Routes from Fort 96 to Charlestoni
Express Riders, the fastest travelers, “routinely made the 300-mile journey between Charleston and Fort Prince George in six or seven days, and the additional 150 miles over the mountains to Fort Loudoun in a further five to seven days, depending on the weather.” So, 50 miles per day on flat terrain, 25 miles per day through the mountains.
i Route – 96 to Charleston
After resting briefly at Fort Ninety Six and collecting official dispatches for the governor, Abraham saddled his horse (the one stolen from Keowee or perhaps a fresh mount) and continued his southeastward journey to Charleston. Within a couple of hours he would have covered about twenty miles and reached the little settlement called Saluda Town (in modern Saluda County).
At this small fortified outpost, Abraham probably stopped to exchange news and enjoy some refreshments. Departing from Saluda, he faced a fork in the road. On the one hand, he could have continued due east approximately forty-three miles along what is now Highway 378 to another colonial fort at a place called the Congarees, an important trading post on the west bank of the Congaree River now occupied by the town of Cayce.
Alternatively, Abraham could have continued southeasterly along what is now Highway 178 about seventy-four miles to another small, fortified settlement at Beaver Creek, near the modern town of North in Orangeburg County. Published reports of Abraham’s later movements confirm that he stopped at one or the other of these sites on various journeys, but it’s not clear which route he followed during his first solo run in February of 1760.
If he stopped at the Congarees, Abraham would have then continued southeastward to Moncks Corner, along a route similar to the present Highway 176. If he set out from Beaver Creek, he would have continued along a path that is now Highway 178 and 78, from Orangeburg to Dorchester.
Either way, Abraham would have seen more and more white colonists and enslaved people as he traversed the flat coastal plain. Closer to his destination, both routes converged at a point marked by a tavern called the Six Mile House in what is now the city of North Charleston, at the northern boundary of the parish of St. Philip. From that point, Abraham followed the “Broad Path” that meandered down the center of the peninsula between the Ashley and Cooper Rivers.
Just north of the town boundary, the Broad Path terminated at the gate of a newly-constructed fortification that guarded the entrance to Charleston. The walls of the “Horn Work,” so called because of its two north-projecting half-bastions, stretched several hundred feet to the east and west of the road.

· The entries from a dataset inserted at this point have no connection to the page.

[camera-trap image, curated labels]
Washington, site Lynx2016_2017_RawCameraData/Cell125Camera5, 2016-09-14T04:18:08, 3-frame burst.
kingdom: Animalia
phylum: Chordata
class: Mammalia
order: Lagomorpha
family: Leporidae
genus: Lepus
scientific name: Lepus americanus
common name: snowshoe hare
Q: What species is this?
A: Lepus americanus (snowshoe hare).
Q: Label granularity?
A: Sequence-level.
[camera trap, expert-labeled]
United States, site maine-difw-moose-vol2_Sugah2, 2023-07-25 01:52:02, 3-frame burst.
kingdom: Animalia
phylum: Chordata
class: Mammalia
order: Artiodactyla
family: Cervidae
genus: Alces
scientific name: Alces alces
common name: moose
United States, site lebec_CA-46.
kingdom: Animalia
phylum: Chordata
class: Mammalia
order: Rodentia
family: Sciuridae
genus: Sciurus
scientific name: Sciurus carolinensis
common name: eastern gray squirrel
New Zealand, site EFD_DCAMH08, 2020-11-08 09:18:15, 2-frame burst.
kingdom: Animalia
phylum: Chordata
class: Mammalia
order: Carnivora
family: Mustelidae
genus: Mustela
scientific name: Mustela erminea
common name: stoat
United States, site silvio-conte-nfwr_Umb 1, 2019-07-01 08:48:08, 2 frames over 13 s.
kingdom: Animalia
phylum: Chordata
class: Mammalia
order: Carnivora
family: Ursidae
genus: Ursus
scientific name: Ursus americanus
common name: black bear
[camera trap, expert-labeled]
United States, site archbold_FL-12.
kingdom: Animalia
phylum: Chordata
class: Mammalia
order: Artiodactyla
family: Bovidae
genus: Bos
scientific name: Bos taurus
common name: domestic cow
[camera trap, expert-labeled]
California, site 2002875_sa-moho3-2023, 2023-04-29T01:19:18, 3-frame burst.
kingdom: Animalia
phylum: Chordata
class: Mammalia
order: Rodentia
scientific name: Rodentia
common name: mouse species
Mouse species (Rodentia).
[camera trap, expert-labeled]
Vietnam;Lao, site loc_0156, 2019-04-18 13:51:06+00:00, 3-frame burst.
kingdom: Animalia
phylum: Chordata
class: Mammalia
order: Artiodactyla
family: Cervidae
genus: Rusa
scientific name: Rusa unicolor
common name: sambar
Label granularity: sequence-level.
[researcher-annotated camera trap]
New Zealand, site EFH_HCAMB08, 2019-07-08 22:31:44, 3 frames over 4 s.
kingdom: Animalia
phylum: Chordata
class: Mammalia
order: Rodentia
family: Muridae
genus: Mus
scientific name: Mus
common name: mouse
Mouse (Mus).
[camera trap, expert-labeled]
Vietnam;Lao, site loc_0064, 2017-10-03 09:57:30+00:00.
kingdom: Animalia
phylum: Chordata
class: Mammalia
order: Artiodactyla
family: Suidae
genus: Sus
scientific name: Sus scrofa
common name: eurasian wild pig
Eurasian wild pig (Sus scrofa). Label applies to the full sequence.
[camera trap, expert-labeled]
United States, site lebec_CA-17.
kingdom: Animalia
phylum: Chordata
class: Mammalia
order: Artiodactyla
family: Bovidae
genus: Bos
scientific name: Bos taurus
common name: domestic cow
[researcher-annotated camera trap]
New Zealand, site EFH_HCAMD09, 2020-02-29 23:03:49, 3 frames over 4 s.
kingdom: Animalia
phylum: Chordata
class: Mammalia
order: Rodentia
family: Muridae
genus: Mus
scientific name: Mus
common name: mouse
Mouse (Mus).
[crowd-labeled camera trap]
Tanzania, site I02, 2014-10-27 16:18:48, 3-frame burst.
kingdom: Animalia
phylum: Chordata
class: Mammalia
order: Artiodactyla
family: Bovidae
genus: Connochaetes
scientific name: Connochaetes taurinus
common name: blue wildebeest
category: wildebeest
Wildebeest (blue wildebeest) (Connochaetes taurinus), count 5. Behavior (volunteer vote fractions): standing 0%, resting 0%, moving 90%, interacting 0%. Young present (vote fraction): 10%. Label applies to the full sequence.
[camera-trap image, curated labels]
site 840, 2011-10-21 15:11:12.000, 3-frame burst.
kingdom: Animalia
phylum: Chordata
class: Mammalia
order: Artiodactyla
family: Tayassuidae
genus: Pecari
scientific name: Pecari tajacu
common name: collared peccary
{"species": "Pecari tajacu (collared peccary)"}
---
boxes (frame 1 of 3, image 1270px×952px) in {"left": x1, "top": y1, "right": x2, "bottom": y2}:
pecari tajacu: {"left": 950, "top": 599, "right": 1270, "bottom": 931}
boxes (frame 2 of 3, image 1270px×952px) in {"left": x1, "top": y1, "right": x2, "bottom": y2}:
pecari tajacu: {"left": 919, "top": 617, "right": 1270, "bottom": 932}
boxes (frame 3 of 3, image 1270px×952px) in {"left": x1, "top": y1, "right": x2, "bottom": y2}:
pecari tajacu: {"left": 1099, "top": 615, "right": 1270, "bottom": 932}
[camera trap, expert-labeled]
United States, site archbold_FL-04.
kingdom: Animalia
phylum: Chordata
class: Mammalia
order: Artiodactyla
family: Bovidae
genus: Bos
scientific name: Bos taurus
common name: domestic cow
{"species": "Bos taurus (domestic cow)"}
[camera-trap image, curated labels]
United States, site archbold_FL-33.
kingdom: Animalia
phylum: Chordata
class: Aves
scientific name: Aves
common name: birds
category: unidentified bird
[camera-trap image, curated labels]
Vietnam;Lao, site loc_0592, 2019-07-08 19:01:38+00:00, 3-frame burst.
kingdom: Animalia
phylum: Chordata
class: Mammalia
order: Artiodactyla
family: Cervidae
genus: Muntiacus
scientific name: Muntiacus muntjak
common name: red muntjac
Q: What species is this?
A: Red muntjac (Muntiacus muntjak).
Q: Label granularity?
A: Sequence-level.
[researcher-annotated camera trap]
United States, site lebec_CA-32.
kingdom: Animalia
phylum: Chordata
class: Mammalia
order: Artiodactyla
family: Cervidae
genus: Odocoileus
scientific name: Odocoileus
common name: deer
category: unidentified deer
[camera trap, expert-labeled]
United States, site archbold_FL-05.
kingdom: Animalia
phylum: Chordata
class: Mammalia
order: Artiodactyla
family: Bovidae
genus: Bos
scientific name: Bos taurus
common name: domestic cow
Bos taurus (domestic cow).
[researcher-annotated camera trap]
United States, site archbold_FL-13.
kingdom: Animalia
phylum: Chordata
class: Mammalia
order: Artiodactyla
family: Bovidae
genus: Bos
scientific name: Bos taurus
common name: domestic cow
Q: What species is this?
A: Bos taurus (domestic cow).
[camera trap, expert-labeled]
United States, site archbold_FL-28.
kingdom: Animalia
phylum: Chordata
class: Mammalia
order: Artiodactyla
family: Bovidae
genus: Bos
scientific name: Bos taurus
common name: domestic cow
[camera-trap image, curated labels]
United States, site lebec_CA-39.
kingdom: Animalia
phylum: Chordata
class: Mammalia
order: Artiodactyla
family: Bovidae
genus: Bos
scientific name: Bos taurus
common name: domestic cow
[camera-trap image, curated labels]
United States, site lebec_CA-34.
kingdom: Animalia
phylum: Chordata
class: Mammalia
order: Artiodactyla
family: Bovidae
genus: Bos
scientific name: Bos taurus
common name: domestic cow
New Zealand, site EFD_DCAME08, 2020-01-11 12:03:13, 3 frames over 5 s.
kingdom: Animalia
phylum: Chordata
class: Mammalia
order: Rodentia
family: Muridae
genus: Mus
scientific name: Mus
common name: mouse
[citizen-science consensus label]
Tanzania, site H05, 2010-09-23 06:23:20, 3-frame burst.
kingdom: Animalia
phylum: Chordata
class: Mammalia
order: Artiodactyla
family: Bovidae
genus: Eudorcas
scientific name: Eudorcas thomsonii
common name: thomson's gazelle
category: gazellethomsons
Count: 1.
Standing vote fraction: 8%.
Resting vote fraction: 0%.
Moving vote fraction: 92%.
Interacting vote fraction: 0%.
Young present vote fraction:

In the center of its high curtain wall, which was constructed of oyster-shell tabby, stood a large archway that framed a heavy wooden gate. If Abraham arrived during daylight hours, he would have found the broad doors open. If he arrived after sunset, he would have found the gate closed and the post guarded by members of the town’s military night watch until sunrise. W
Nineteen days after passing through the snow-covered gate of Fort Loudoun, and seven days after leaving Fort Prince George, Abraham rode into Charleston at a “moderate trot” (the urban speed limit at the time) on Wednesday, February 13th.[8] According to the local weather report, it was a mild, cloudy day in the capital of South Carolina, with a morning low of 60 degrees Fahrenheit and an afternoon high of 71.
The unpaved, sandy streets would have been filled with pedestrians and horse-drawn carts as people went about their daily business. . . .
Abraham’s instructions were to deliver messages directly to Governor Lyttelton, the highest-ranking man in the colony—but how did he know where to find the man? Having worked with his master, Samuel Benn since the mid-1750s, if not longer, Abraham had likely visited Charleston numerous times as the two men drove a train of pack horses carrying trade goods between the port city and the Overhill Cherokee town of Tanasi.
It’s doubtful that he ever had cause to visit the governor on any previous occasion, but Abraham probably had a decent knowledge of the town’s layout. The governor’s office was fairly easy to find; it was in a prominent public building called the Council Chamber, a two-and-a-half-story brick structure perched within a half-moon-shaped fortification at the intersection of Broad and East Bay Streets. (Today that site is occupied by the Old Exchange Building, completed in 1771.) The ground floor of the Council Chamber building served as the headquarters and holding cells of the town’s night watch, while the governor and his council of advisors occupied the more elaborate state room above.